## Work instruction
When you reach the line that contains "various projects The", begin copying exactly and continue through the last line below. Do not copy pictures.

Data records
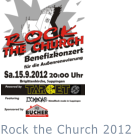 Rock the Church 2012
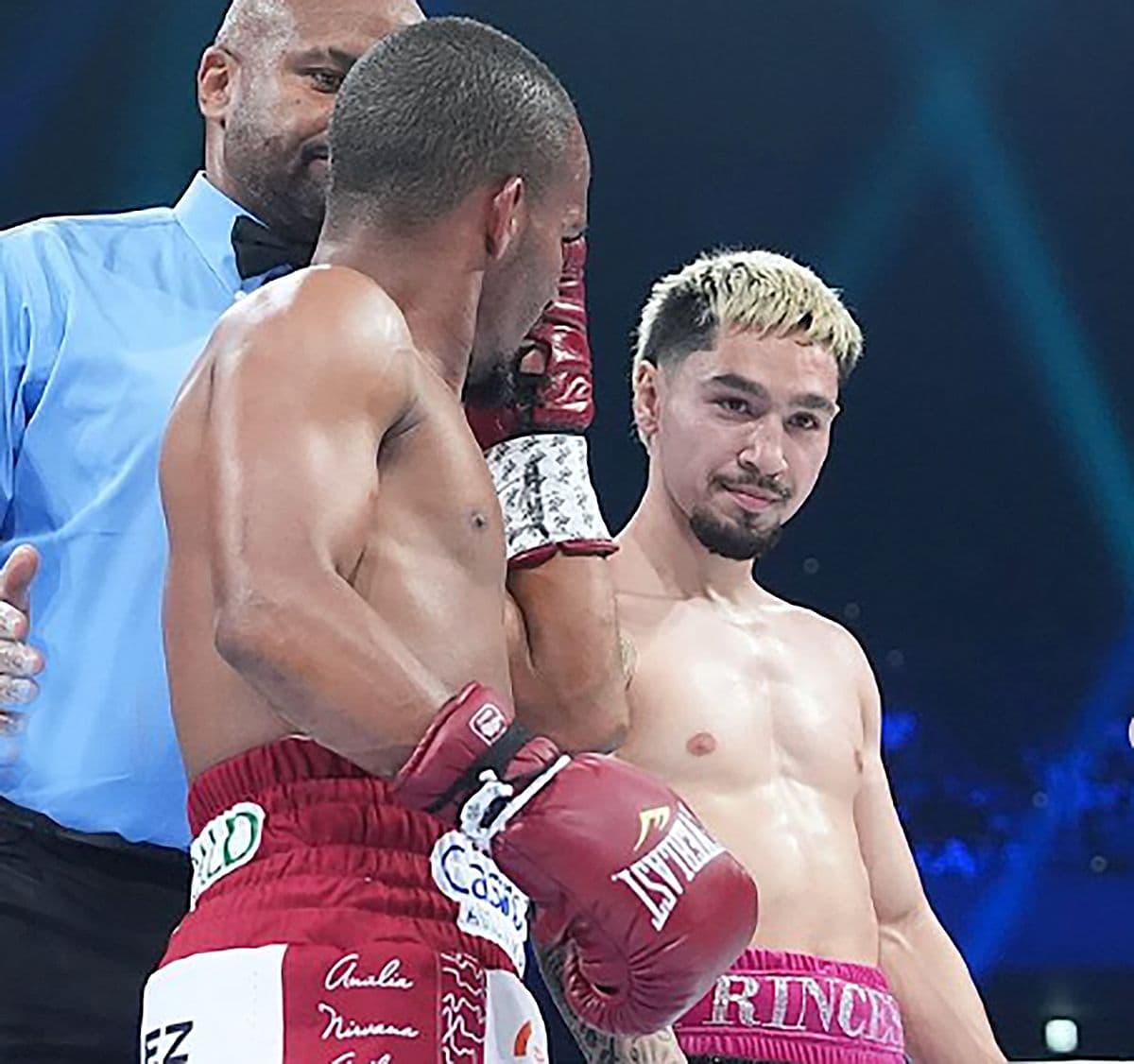 Anthony Olascuaga Files Request For WBO To Overturn No-Decision To TKO Win Over Jonathan Gonzalez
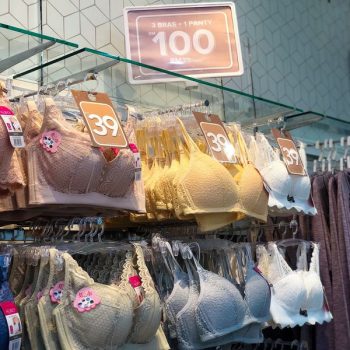Felancy-Mid-Year-Sale-at-Design-Village-3-350x350 - Fashion Accessories Fashion Lifestyle & Department Store Lingerie Malaysia Sales Penang Underwear 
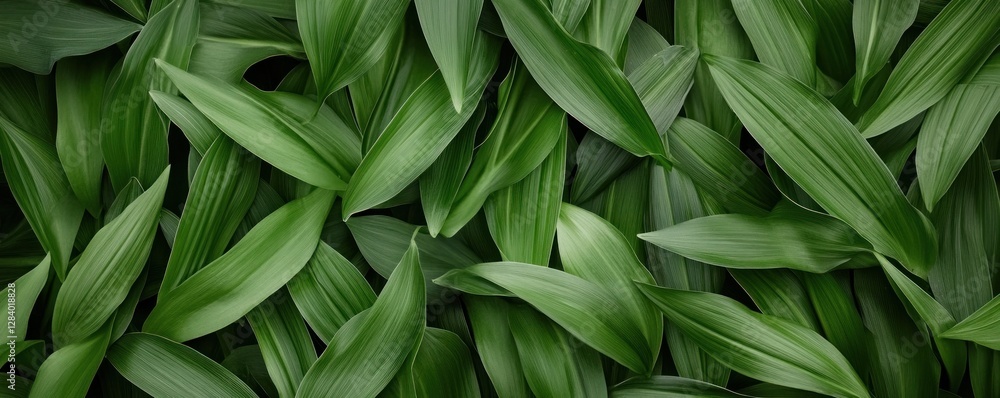 The lush green grass texture provides a beautiful top view perfect for creating a natural background. The arrangement of leaves offers ample copy space suitable for various projects The lush green grass texture provides a beautiful top view perfect for creating a natural background. The arrangement of leaves offers ample copy space suitable for various projects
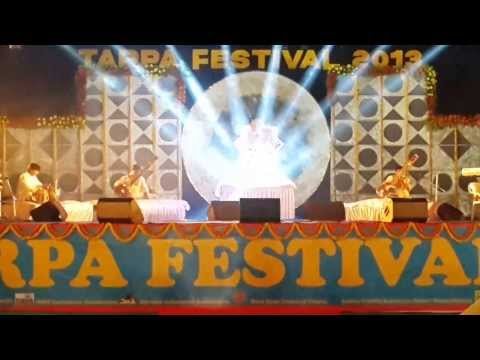 SITARS OF INDIA (Track:CLASSICAL INDIA :Raga Bihag: 2nd pt):Tarpa Festival: Silvassa :27th Dec 2013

## Answer area
 The lush green grass texture provides a beautiful top view perfect for creating a natural background. The arrangement of leaves offers ample copy space suitable for various projects The lush green grass texture provides a beautiful top view perfect for creating a natural background. The arrangement of leaves offers ample copy space suitable for various projects
 SITARS OF INDIA (Track:CLASSICAL INDIA :Raga Bihag: 2nd pt):Tarpa Festival: Silvassa :27th Dec 2013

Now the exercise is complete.